Cari berita, artikel, informasi, atau layanan

Daerah

Perkuat Kompetensi Kepengawasan, Pokjawas Madrasah Lampung Tengah Ikuti Forum Nasional Di Bandung

Selasa, 09 Juni 2026 Humas Lampung Tengah Editor: Aziz
Perkuat Kompetensi Kepengawasan, Pokjawas Madrasah Lampung Tengah Ikuti Forum Nasional Di Bandung
Humas Lampung Tengah
Humas Lampung Tengah
Foto: Roberto

Lampung Tengah, Kemenag (Humas)- Kelompok Kerja Pengawas (Pokjawas) Madrasah Kantor Kementerian Agama Kabupaten Lampung Tengah turut ambil bagian dalam Silaturahmi Nasional (SILATNAS) IV dan Musyawarah Nasional (MUNAS) III Pokjawasnas Tahun 2026 yang berlangsung pada 9-11 Juni 2026 di Trans Convention Center Bandung, Jawa Barat.

Kegiatan yang dihadiri Menteri Agama Republik Indonesia tersebut menjadi forum strategis bagi para pengawas madrasah dari seluruh Indonesia untuk memperkuat profesionalisme, meningkatkan kompetensi, serta memperkokoh sinergi dalam mendukung transformasi pendidikan madrasah yang semakin berkualitas dan berdaya saing.

Sebanyak 700 pengawas madrasah dari berbagai provinsi mengikuti kegiatan nasional tersebut. Pokjawas Madrasah Kemenag Kabupaten Lampung Tengah mengirimkan 10 peserta yang terdiri atas Ketua Pokjawas Dr. Darmadi, Sekretaris Nur Khamid, Bendahara Siti Romadiyah, M.Pd.I, serta sejumlah anggota Pokjawas lainnya.

Membuka kegiatan, Menteri Agama Republik Indonesia menegaskan pentingnya penguatan peran pengawas madrasah sebagai garda terdepan dalam menjaga dan meningkatkan mutu pendidikan Islam di Indonesia. Menurutnya, pengawas tidak hanya menjalankan fungsi pengendalian dan evaluasi, tetapi juga harus menjadi mitra strategis dalam mendorong inovasi dan transformasi pendidikan.

Di tengah perkembangan teknologi dan tantangan global yang terus berubah, Menteri Agama mengajak seluruh pengawas madrasah untuk terus meningkatkan kapasitas diri, memperkuat integritas, serta membangun kolaborasi yang produktif dengan seluruh pemangku kepentingan pendidikan.

"Pengawas madrasah harus menjadi agen perubahan yang mampu memastikan mutu pendidikan terus meningkat serta menghadirkan layanan pendidikan yang adaptif terhadap kebutuhan zaman," tegas Menteri Agama di hadapan para peserta.

Ketua Pokjawas Madrasah Lampung Tengah, Dr.
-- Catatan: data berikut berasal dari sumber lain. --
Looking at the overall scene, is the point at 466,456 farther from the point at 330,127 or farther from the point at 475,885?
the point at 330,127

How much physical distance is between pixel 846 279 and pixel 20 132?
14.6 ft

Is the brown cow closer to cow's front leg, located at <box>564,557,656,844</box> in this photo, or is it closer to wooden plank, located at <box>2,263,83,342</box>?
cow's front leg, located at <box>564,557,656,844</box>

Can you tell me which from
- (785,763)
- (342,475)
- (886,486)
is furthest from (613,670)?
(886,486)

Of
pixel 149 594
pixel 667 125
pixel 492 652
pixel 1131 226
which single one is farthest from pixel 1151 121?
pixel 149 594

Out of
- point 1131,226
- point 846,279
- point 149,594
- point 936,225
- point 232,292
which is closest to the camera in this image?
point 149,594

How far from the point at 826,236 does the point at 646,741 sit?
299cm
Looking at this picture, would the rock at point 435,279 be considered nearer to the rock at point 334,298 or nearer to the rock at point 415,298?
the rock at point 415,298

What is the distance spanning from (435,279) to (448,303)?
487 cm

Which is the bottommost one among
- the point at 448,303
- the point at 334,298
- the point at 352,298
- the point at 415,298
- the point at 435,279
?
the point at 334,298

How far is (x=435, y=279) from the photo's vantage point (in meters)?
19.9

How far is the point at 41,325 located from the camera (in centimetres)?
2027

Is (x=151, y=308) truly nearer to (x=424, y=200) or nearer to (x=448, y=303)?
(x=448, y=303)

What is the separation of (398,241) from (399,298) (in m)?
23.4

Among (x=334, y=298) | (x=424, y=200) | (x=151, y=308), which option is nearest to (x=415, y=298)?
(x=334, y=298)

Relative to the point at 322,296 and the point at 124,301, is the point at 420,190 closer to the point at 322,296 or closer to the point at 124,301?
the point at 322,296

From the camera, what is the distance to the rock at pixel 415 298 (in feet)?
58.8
Darmadi, menyampaikan bahwa keikutsertaan dalam SILATNAS IV dan MUNAS III Pokjawasnas menjadi momentum penting untuk memperluas wawasan dan memperkuat kompetensi pengawas madrasah dalam menghadapi berbagai tantangan pendidikan yang terus berkembang.

"Melalui kegiatan ini, kami memperoleh banyak pengetahuan, pengalaman, dan praktik baik yang dapat diterapkan dalam pelaksanaan tugas kepengawasan di daerah. Selain itu, forum ini juga menjadi sarana membangun jejaring dan kolaborasi dengan pengawas madrasah dari seluruh Indonesia," ujarnya.

Selama tiga hari pelaksanaan kegiatan, peserta mengikuti berbagai sesi pembinaan dan diskusi yang mencakup penguatan profesionalisme pengawas madrasah, peningkatan kompetensi akademik dan manajerial, transformasi pendidikan madrasah, pengembangan kepemimpinan pendidikan, serta strategi pengawasan yang adaptif terhadap perkembangan zaman.

Selain menjadi ajang peningkatan kapasitas, SILATNAS IV dan MUNAS III Pokjawasnas juga menjadi forum konsolidasi organisasi dalam merumuskan arah kebijakan dan program kerja kepengawasan madrasah di tingkat nasional.

Partisipasi aktif Pokjawas Madrasah Kementerian Agama Kabupaten Lampung Tengah dalam kegiatan tersebut diharapkan mampu memperkuat kualitas pengawasan pendidikan madrasah di daerah. Melalui pengawas yang profesional, kompeten, dan adaptif, madrasah di Lampung Tengah diharapkan semakin unggul, mandiri, berprestasi, serta mampu melahirkan generasi yang berkarakter dan berdaya saing global.